▶ [Work order]: Copy the lines below word for word, starting at the line containing "Is the 'Flows measure only' value for the 30s" and ending after the line containing "What is the value of Hazai forrás összesen for 2009?". Leave the pictures out of your copy.
━━━ Data to process ━━━
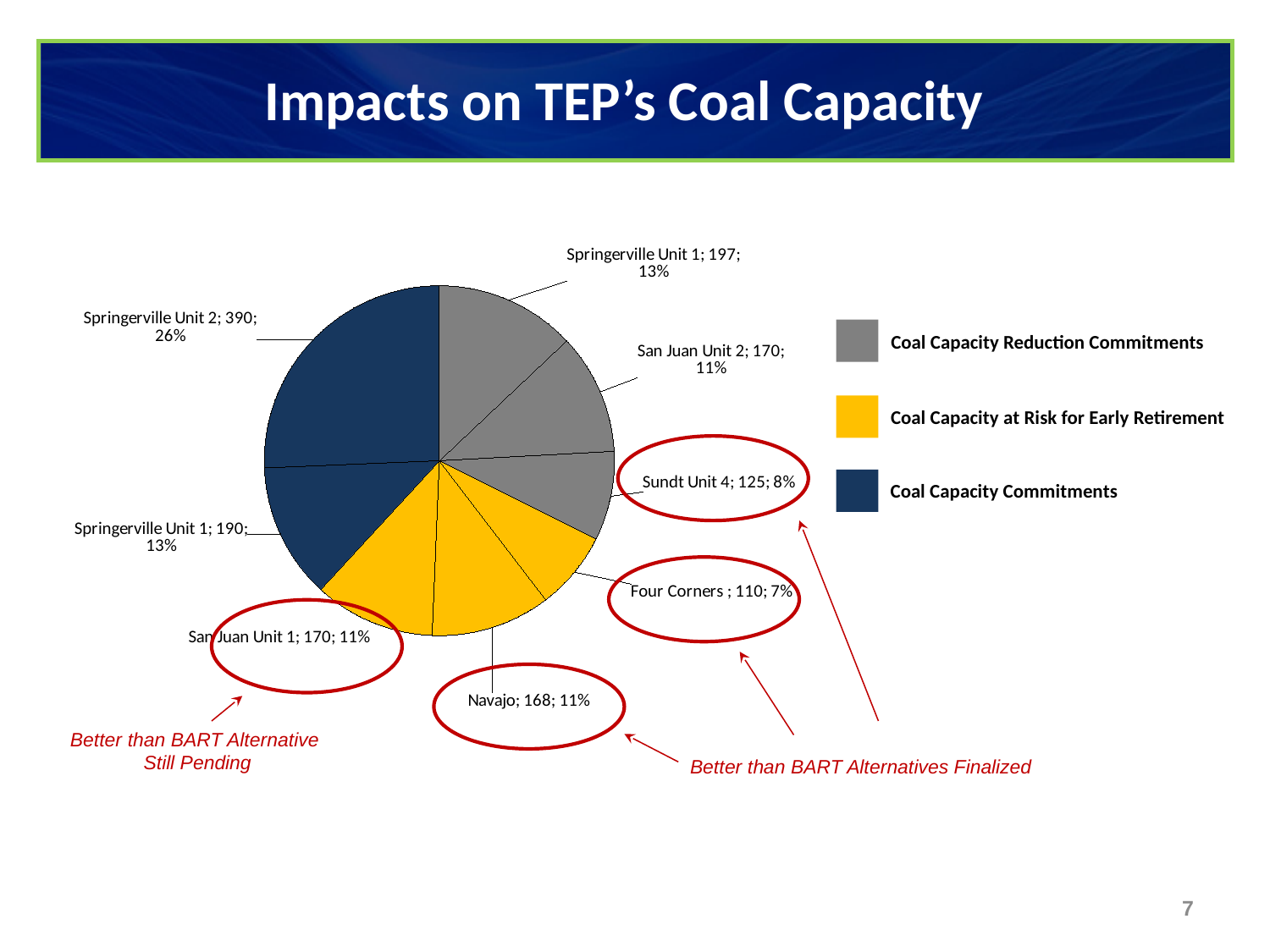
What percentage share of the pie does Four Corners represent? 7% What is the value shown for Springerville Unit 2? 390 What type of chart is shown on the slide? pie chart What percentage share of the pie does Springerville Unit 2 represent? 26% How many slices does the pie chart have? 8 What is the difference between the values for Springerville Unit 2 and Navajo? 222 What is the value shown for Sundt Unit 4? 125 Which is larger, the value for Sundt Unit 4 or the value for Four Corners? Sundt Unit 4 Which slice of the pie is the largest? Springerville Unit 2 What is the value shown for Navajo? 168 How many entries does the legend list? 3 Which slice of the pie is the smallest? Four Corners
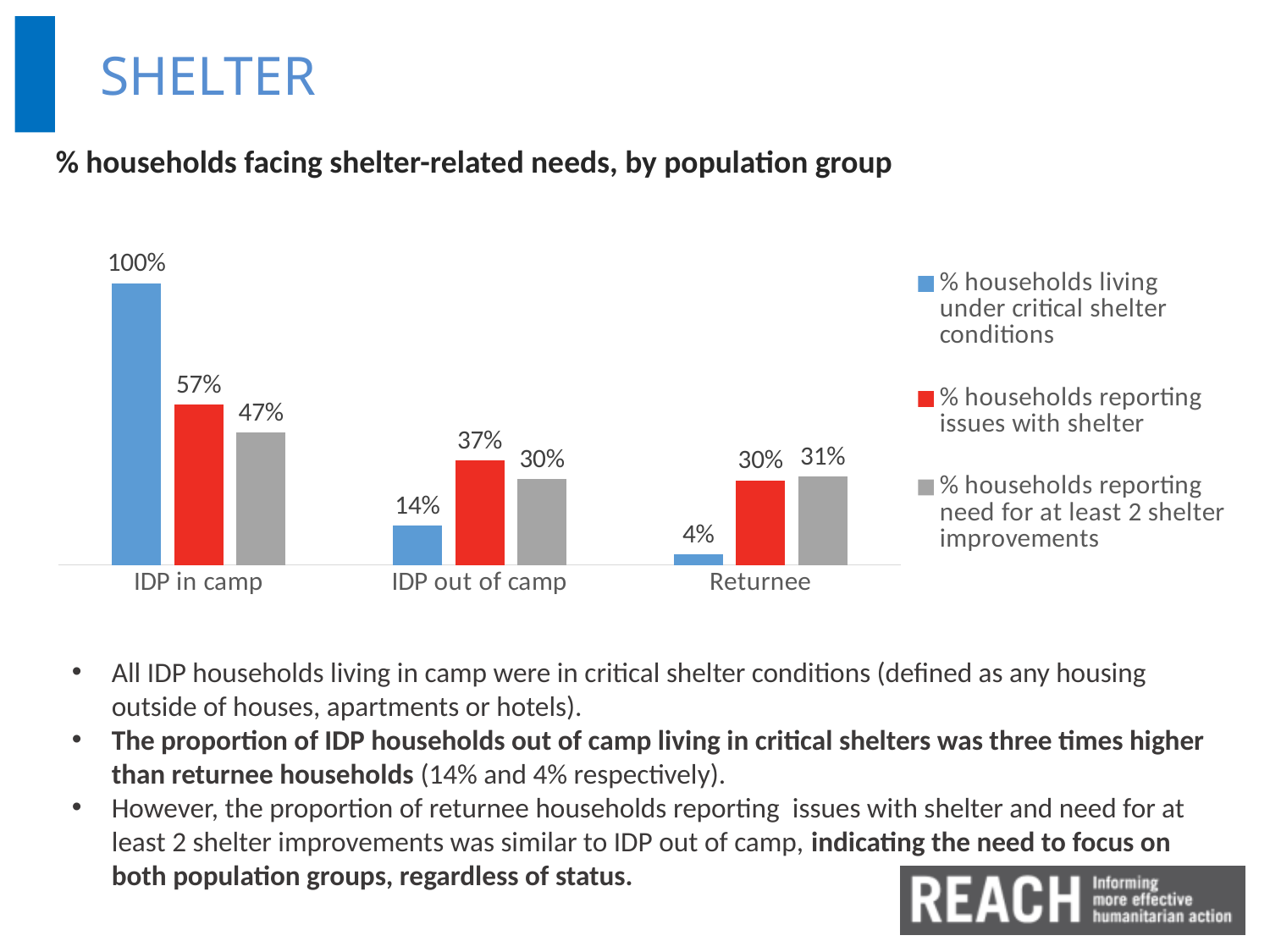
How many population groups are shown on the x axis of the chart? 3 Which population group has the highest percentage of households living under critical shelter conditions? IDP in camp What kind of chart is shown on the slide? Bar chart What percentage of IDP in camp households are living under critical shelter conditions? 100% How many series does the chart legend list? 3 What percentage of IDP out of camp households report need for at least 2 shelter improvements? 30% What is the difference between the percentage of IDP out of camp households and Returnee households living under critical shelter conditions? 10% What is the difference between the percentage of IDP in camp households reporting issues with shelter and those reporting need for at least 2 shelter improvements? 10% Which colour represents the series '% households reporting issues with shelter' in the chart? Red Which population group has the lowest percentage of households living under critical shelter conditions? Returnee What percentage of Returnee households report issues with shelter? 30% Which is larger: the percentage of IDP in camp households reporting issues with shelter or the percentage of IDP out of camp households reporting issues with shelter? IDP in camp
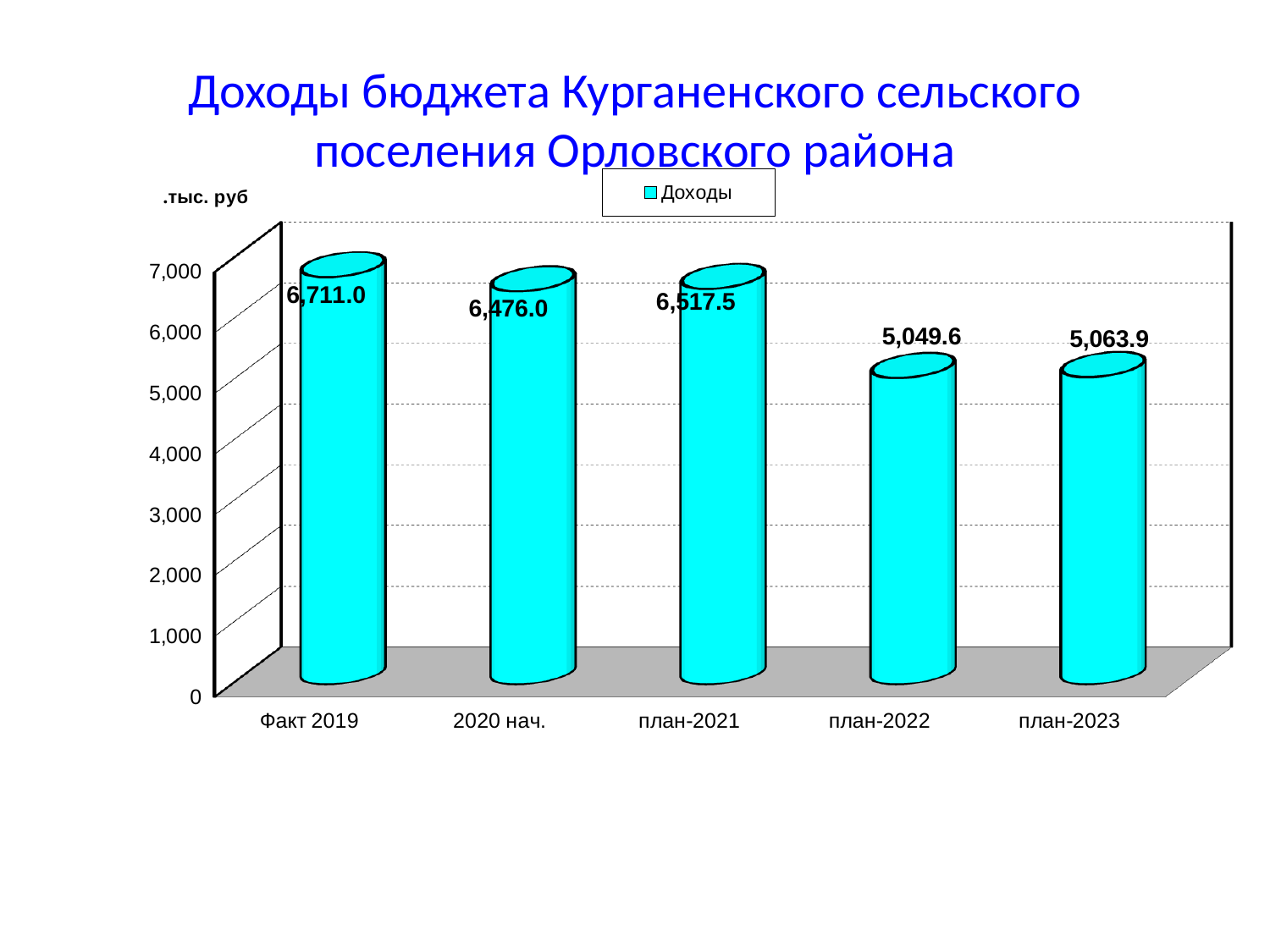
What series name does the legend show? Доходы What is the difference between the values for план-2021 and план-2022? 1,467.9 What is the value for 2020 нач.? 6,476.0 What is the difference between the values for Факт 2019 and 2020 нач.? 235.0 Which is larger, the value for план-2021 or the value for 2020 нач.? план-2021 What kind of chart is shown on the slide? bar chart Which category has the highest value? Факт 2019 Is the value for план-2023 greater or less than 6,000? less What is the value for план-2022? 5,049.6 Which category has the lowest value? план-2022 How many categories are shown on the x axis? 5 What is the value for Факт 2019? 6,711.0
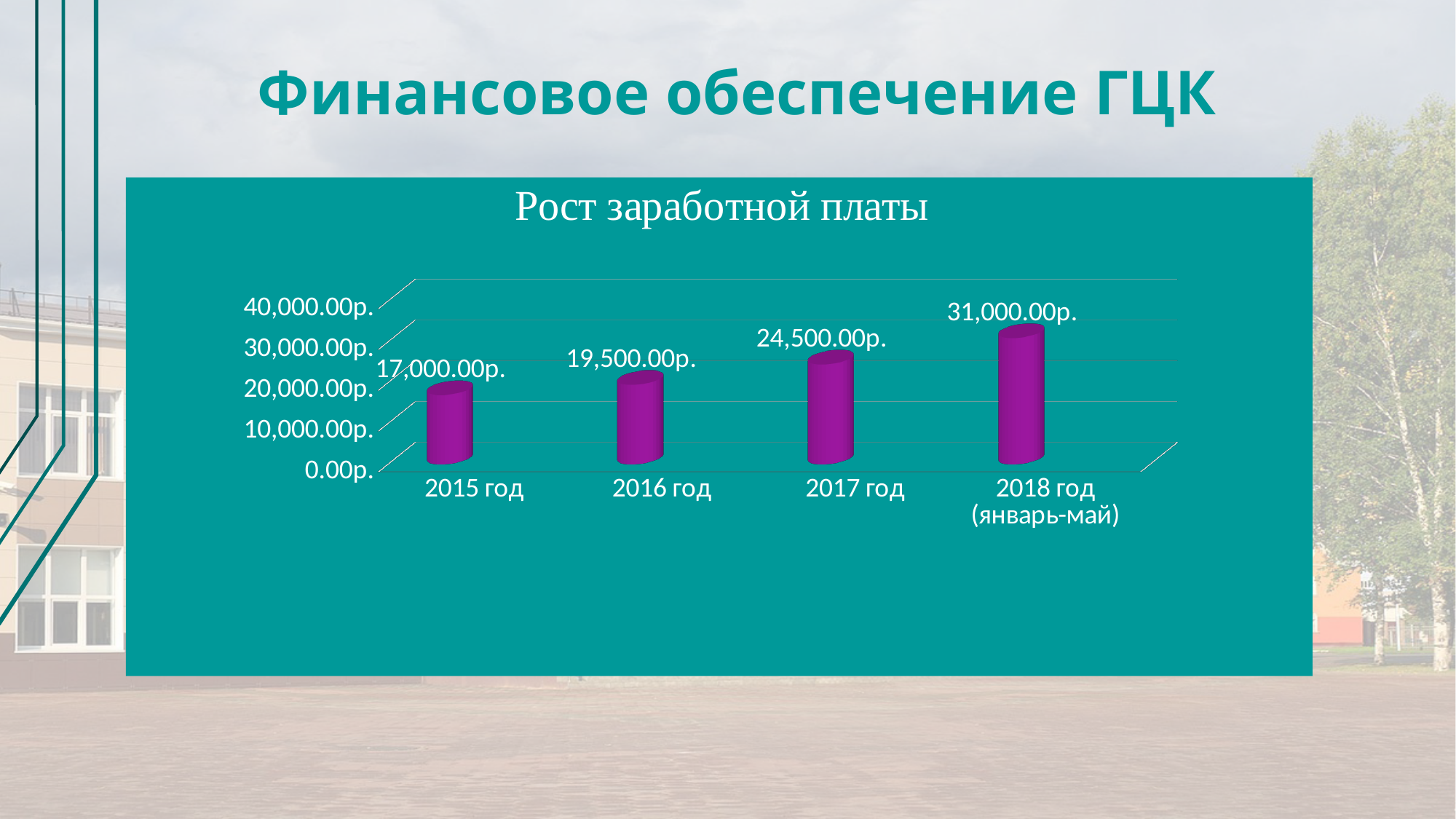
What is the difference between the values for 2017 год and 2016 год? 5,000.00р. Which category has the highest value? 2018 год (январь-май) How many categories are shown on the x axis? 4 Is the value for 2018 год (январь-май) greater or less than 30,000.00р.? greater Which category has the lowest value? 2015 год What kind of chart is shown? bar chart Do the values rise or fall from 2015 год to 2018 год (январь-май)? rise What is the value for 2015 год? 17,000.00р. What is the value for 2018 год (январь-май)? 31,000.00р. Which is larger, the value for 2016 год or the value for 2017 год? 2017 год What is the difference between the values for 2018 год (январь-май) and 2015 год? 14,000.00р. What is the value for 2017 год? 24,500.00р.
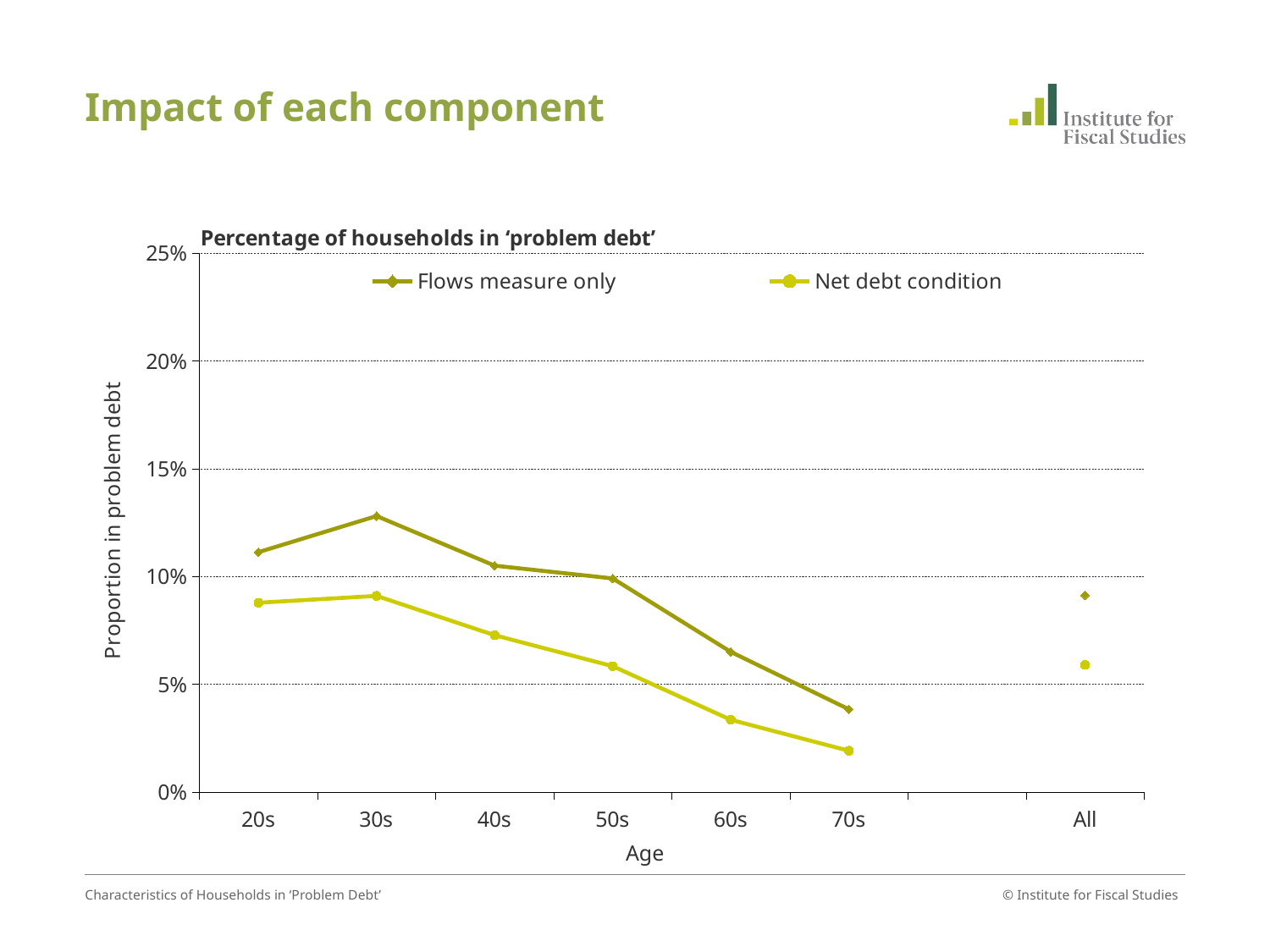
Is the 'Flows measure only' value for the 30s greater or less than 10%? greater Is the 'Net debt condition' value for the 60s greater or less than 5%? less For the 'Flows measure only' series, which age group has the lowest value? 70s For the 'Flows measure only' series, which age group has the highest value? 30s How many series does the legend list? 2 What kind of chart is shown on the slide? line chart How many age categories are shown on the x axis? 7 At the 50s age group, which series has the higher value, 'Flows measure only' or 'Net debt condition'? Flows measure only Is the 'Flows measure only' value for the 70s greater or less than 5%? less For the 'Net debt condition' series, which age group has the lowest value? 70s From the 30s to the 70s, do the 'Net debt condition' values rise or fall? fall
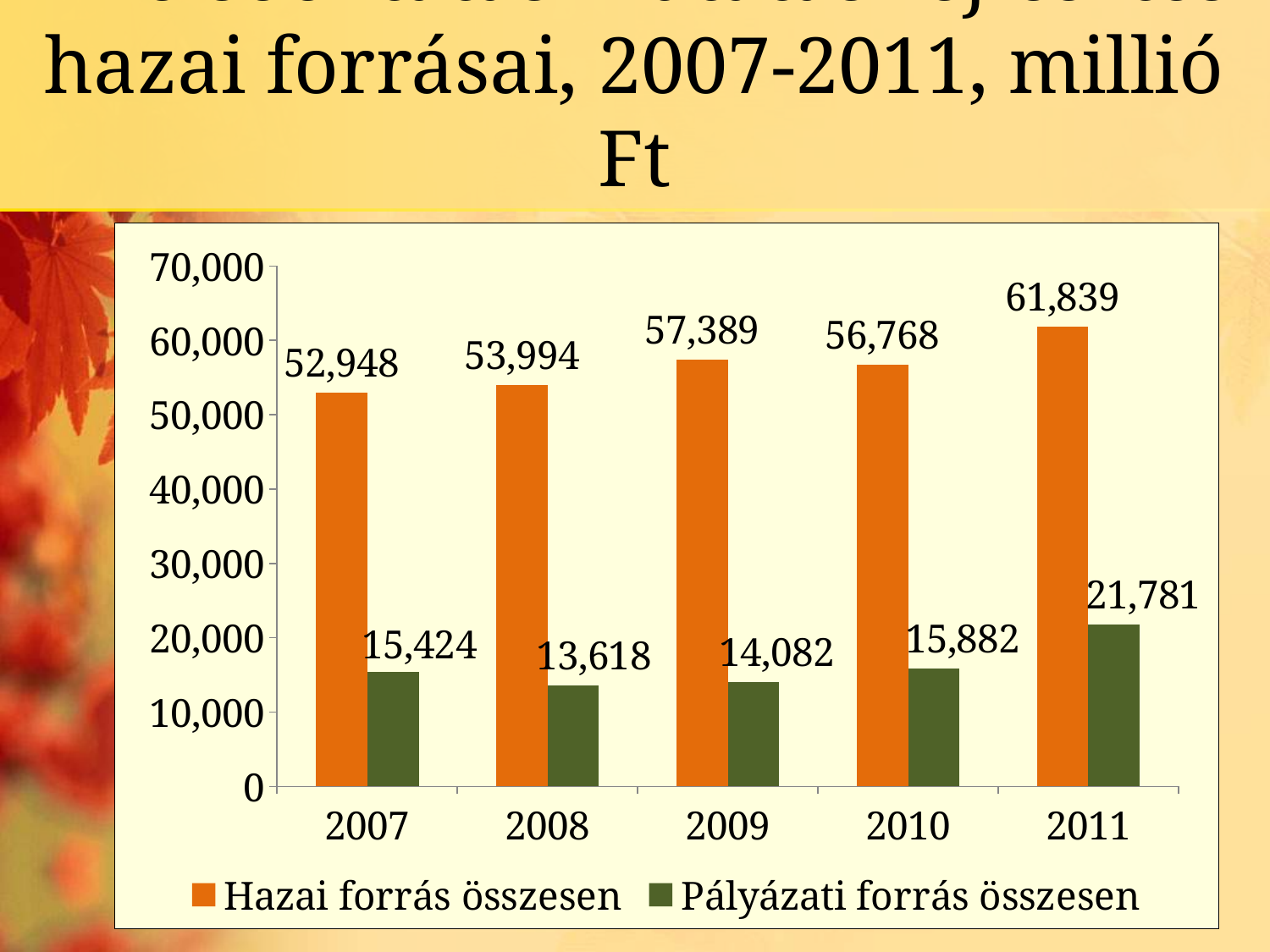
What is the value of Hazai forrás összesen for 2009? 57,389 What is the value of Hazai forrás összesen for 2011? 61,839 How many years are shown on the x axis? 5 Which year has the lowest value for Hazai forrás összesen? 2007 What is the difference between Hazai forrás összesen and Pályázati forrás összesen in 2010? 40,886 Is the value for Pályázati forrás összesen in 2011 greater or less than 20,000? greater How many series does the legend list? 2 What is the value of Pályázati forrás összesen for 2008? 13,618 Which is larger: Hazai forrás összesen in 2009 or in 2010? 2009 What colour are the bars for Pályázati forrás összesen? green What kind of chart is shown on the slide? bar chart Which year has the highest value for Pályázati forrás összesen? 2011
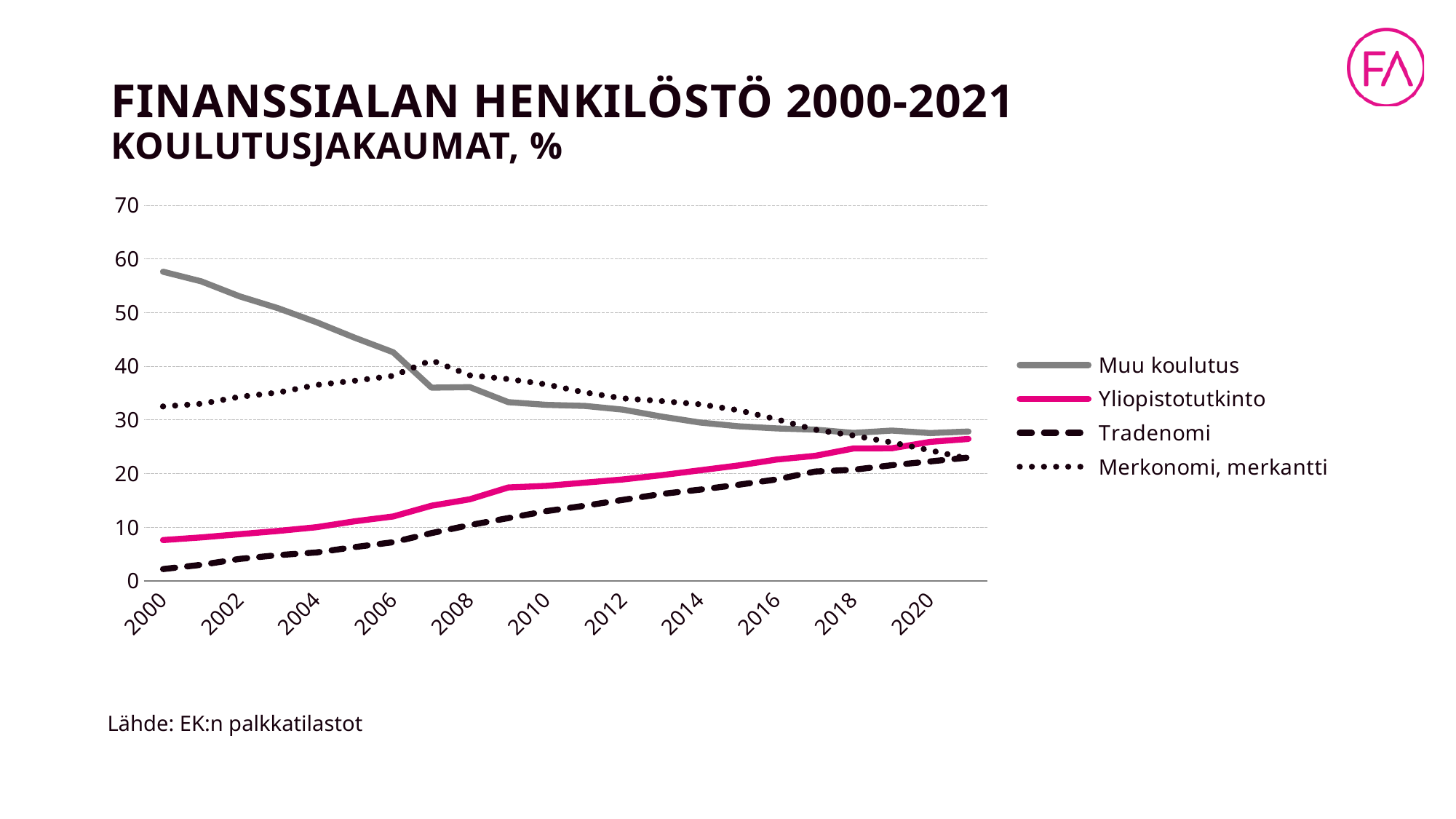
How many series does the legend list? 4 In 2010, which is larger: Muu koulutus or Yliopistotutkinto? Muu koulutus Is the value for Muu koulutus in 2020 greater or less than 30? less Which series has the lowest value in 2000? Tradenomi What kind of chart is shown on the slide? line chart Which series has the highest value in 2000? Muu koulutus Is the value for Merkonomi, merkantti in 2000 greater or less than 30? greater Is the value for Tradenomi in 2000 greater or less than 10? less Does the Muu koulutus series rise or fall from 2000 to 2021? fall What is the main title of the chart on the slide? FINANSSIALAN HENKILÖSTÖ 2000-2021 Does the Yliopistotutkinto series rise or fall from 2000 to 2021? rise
━━━
▶ [Worked solution]:
Is the 'Flows measure only' value for the 30s greater or less than 10%? greater Is the 'Net debt condition' value for the 60s greater or less than 5%? less For the 'Flows measure only' series, which age group has the lowest value? 70s For the 'Flows measure only' series, which age group has the highest value? 30s How many series does the legend list? 2 What kind of chart is shown on the slide? line chart How many age categories are shown on the x axis? 7 At the 50s age group, which series has the higher value, 'Flows measure only' or 'Net debt condition'? Flows measure only Is the 'Flows measure only' value for the 70s greater or less than 5%? less For the 'Net debt condition' series, which age group has the lowest value? 70s From the 30s to the 70s, do the 'Net debt condition' values rise or fall? fall
What is the value of Hazai forrás összesen for 2009? 57,389 What is the value of Hazai forrás összesen for 2011? 61,839 How many years are shown on the x axis? 5 Which year has the lowest value for Hazai forrás összesen? 2007 What is the difference between Hazai forrás összesen and Pályázati forrás összesen in 2010? 40,886 Is the value for Pályázati forrás összesen in 2011 greater or less than 20,000? greater How many series does the legend list? 2 What is the value of Pályázati forrás összesen for 2008? 13,618 Which is larger: Hazai forrás összesen in 2009 or in 2010? 2009 What colour are the bars for Pályázati forrás összesen? green What kind of chart is shown on the slide? bar chart Which year has the highest value for Pályázati forrás összesen? 2011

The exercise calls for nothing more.